Monday, June 22, 2009

In Which Parcels are given their Due

Today, in the mail, I got a parcel. Not even just a mailed package of some uninspiring kind (honestly, I can’t even think of anything to put after the “like, for instance, a...” which I’d just typed. Is there anything boring to get in the mail?) but a full-on gift, mailed with a card. How awesome is that?*

There’s something fantastic about being mailed things. Letters are interesting and exciting (when they’re actual letters, rather than confirmation of enrolment forms, or bills, or Thai menus) but parcels are the both the brilliant excitements of gifts and mail combined into some kind of ultraexciting superobject. (Usually. There are exceptions to all rules in life, and friends deciding to mail me, say, half a mouse, in hilarious response to this post will be dealt with with unwonted sternness).

I don’t know what it is about the parcel process which makes things so fantastic. It could be the surprise (and certainly expected parcels are less exciting, but they’re still pretty damn fantastic), or the extra effort (thus, when I was mailed the brass plaque of my degree, I was not as excited by it as I would’ve been by something sent by a friend), or it could be that someone-was-thinking-of-me-when-I-wasn’t-there flatteringness (and this is a concept which I find unduly intriguing). I think in all probability that it’s a combination of this last point and the all-encompassing mystery of it. You don’t have any idea what will be in it (or if you do, you’ve been waiting for whatever it was in suspense), you often have no idea who it’s from (although a return address is always a good idea, nay a necessity, in a parcel, an expert in receiving parcels knows not to look straight away), and you have no idea what prompted whomever it was to post whatever it is to you.

Man, the more I think about it, the more I wish I got more of these things. Seriously, the more you think about them, the better they are.

Today’s parcel was a delayed birthday present from Hellena, a beautiful little wallet thing which she bought for me in Hong Kong (I think?). The previous one (a few months ago) had an “A Bit of Fry and Laurie” (which is so great, you guys) DVD and some parfait spoons, from Sylvia as a moving out present. (This gift was sort of meta-brilliant, combining as it did a replacement for the DVD she’s taken with her on moving moved out, - of the first and best season of a show so brilliant that it has entered the lexicon of my entire friend-core - and spoons of a variety which is also unarticulatably awesome. Parfait spoons are like tea spoons but with very long handles, for eating icecream and milkshakes and such (and getting the last St Dalfour’s marmalade out of the jar). It’s hard to quantify what it is that’s so great about them, but I do find them awfully appealing.) Before that, Georgia mailed me a surprise Christmas gift of a soap which looked and smelled like a giant licorice allsort, which was really really nice.

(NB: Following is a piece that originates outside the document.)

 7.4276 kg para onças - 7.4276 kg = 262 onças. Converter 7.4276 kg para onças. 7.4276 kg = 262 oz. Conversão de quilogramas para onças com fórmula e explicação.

Once, long ago, when my Charming Cousin Alexander was far away on his navy ship (not boat), and had mentioned that he missed chocolate, I mailed him a parcel of every available type of Cadbury chocolate and extra plain Dairy Milk, about 40cm x 20cmx 10cm, which was thrillingly successful. Apparently this sort of gift rapidly makes you the most popular Midshipman aboard, and apart from that, it was heaps of fun to mail, knowing that the receiver would have no idea what was in it until he opened it.

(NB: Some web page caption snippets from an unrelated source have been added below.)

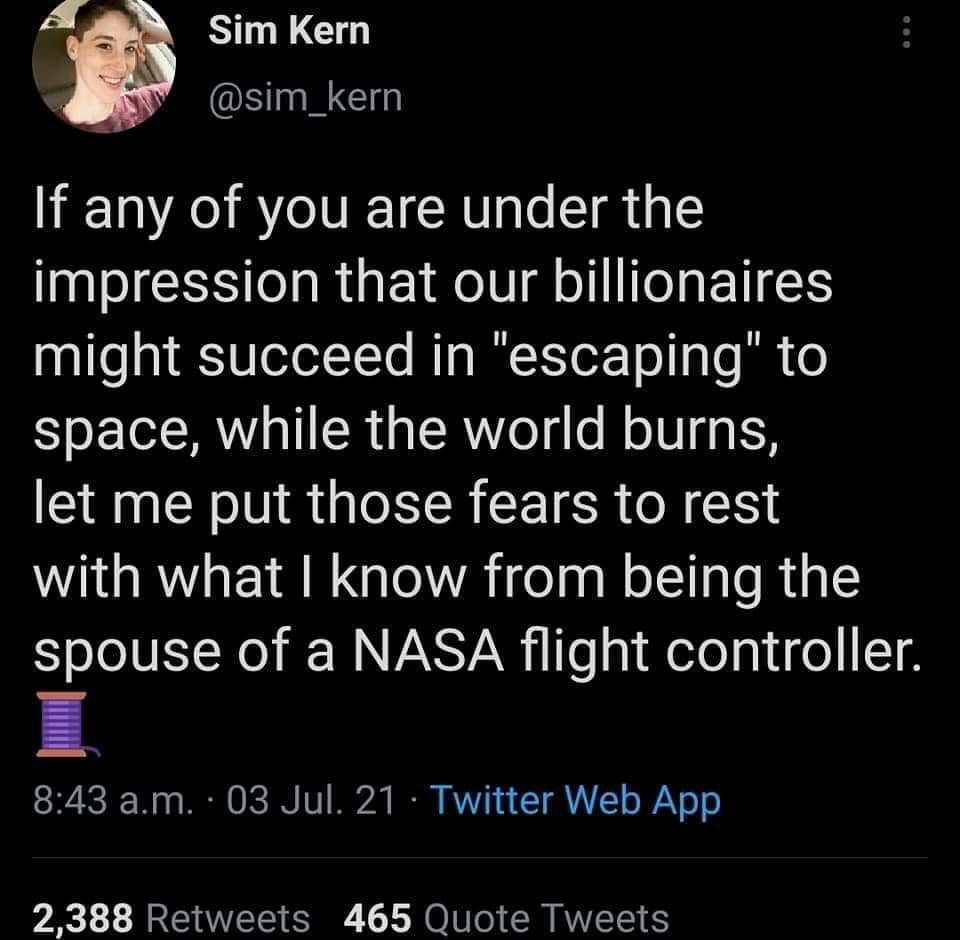 Sim Kern sim_kern If any of you are under the impression that our billionaires might succeed in escaping to space while the world burns let me put those fears to rest with what know from being the spouse of a NASA flight controller 843 am 03 Jul 21 Twitter Web App PG O CECEE S N CRA S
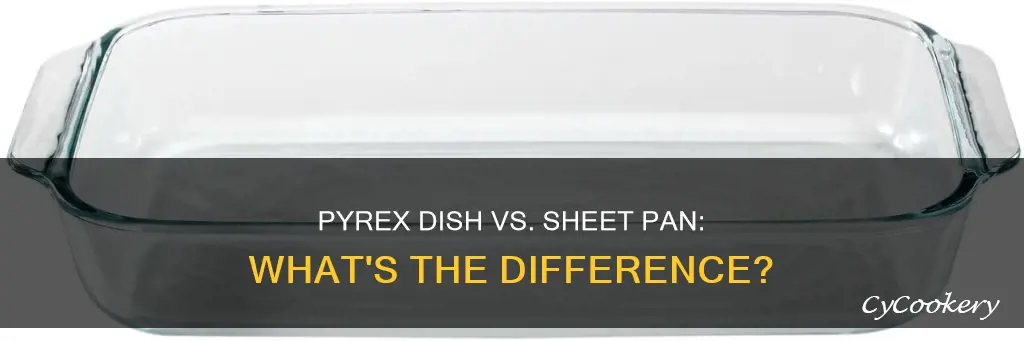 can a pyrex dish subsitute for sheet pan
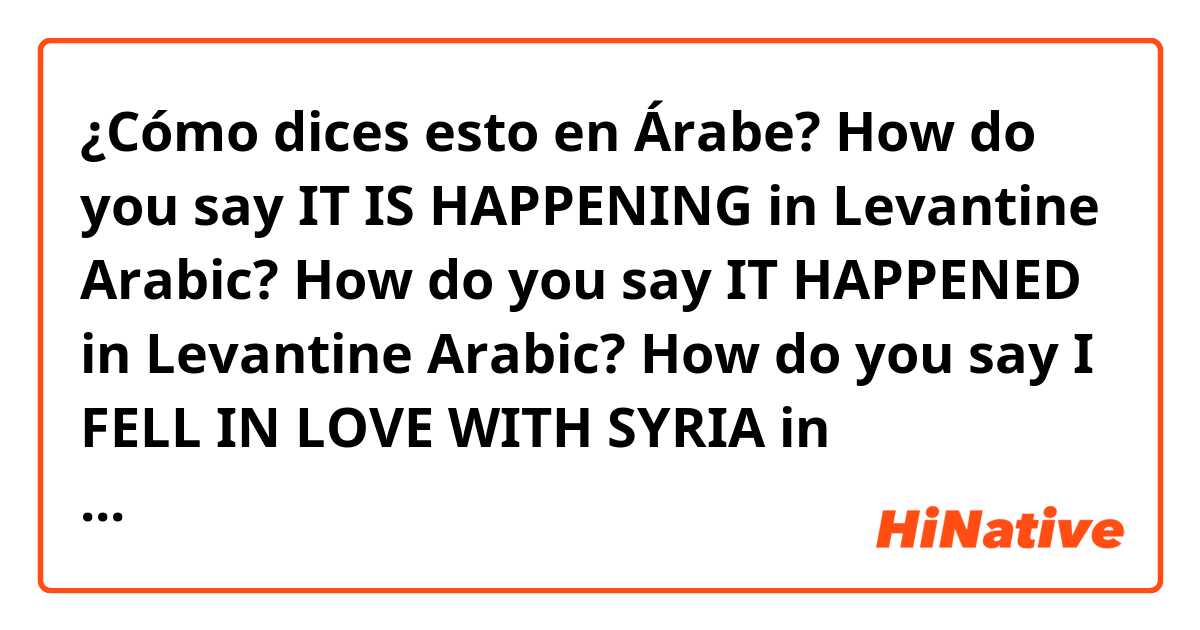 ¿Cómo dices esto en Árabe? How do you say IT IS HAPPENING in Levantine Arabic?
How do you say IT HAPPENED in Levantine Arabic?
How do you say I FELL IN LOVE WITH SYRIA in Levantine Arabic?
How do you say UNFORTUNATELY in Levantine Arabic?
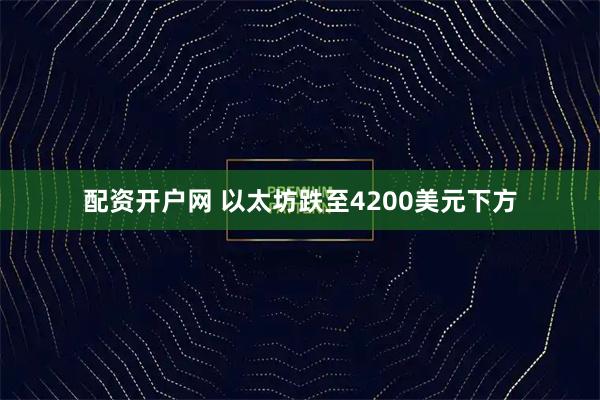 配资开户网 以太坊跌至4200美元下方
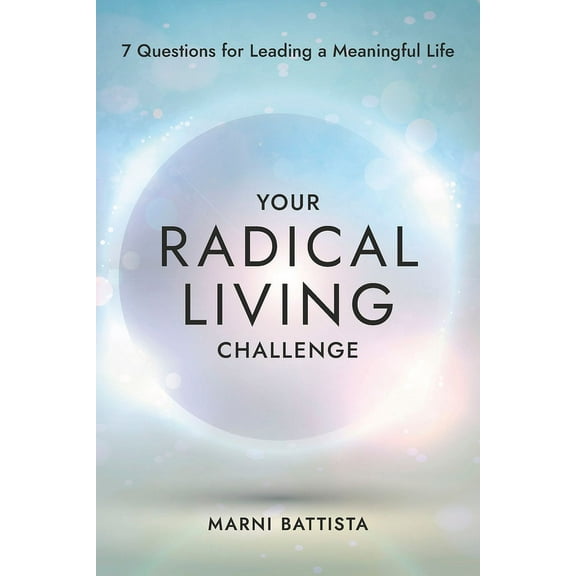 Your Radical Living Challenge: 7 Questions for Leading a Meaningful Life, (Paperback)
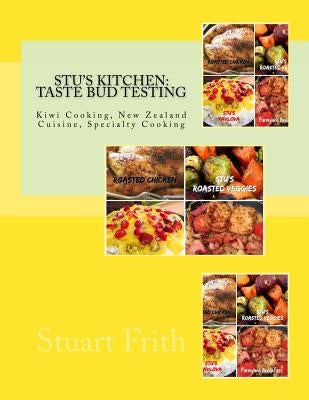 Stu's Kitchen: Taste Bud Testing: Kiwi Cooking, New Zealand Cuisine, Specialty Cooking by Frith, Stuart D.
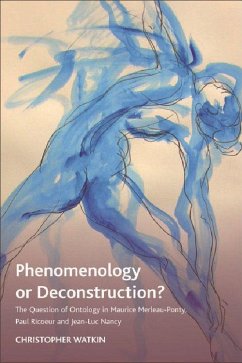 Phenomenology or Deconstruction? - Watkin, Christopher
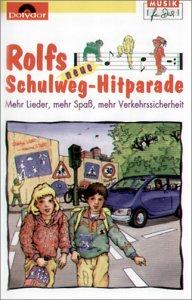 Rolfs Neue Schulweg-Hitparade [Musikkassette]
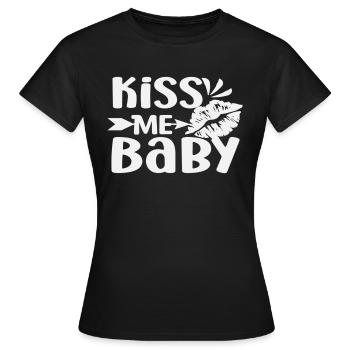 Kiss Me Baby - Frauen T-Shirt - Schwarz - Vorne - AI Model Female 172 dark (172cm)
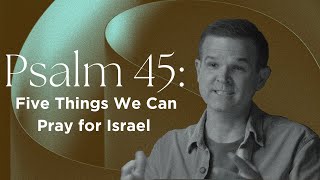 Psalm 45: Five Things We Can Pray For Israel | Matt Candler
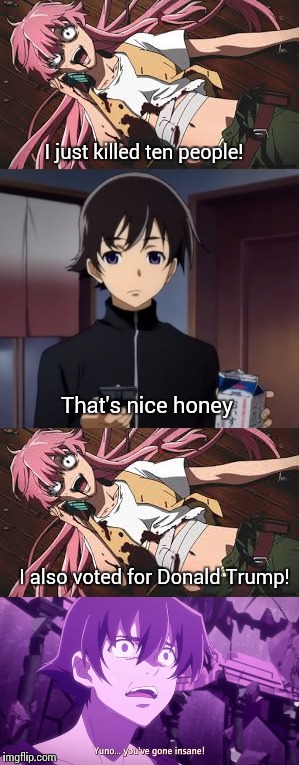 Yuno isn't THAT insane... Right? | I just killed ten people! That's nice honey; I also voted for Donald Trump! | image tagged in anime,trump,donald trump,trump supporters,yuno gasai,yandere | made w/ Imgflip meme maker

Now I think about it, I don;t know why it should surprise and please me so much to think that the people I’m friends with think about me with fondness when I’m not there. I think fondly about friends all the time, often in their absence, and often see things and think “Ooh, Catie would love that, I should get this!” (usually just before checking my account balance and going “oh” in a small, sad sort of voice). So why should it be surprising when others do so? The more I think about it, the more I realise that I find it hard to really believe that people are thinking of me in my absence. This doesn’t bother me, it just means that I’m always startled when people say “we were talking about you the other day, and...” which is weird given how much time I spend talking about people. For someone who writes such a consistently self-absorbed and introspective blog, I sure do seem to have been standing behind the door when they were handing out the insight.

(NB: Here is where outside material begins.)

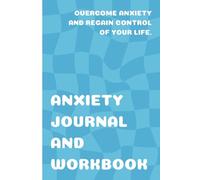 Anxiety Journal and Workbook for Adults: Simple Tools To Manage Stress, Ease Worry, And Find Calm Every Day For Everyone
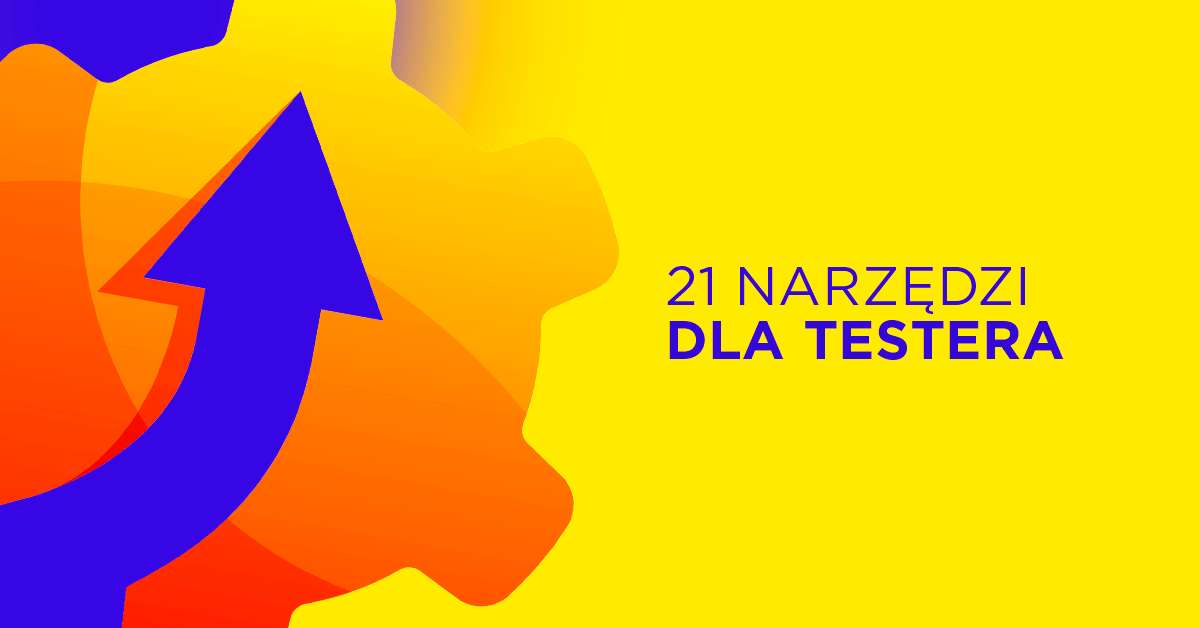 21 narzędzi do testowania, dzięki którym zwiększysz wydajność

Ooh, I was about to go off on a tangent here about this point, but I note that this post is now 2 pages long, so I guess I’d better sign out before I fill everyone’s Google Reader up (or however it is that that thing works) but rest assured, dear Reader; you haven’t heard the last from me.

*NB: when I write "How awesome is that?" I want you to read it, not as a sincere question ("What is the exact degree of awesomeness pertaining to this object or event?") but in the excitable tone in which one would say "..and he's got a pilot's license, imagine that!" if one were Vince in the Mighty Boosh.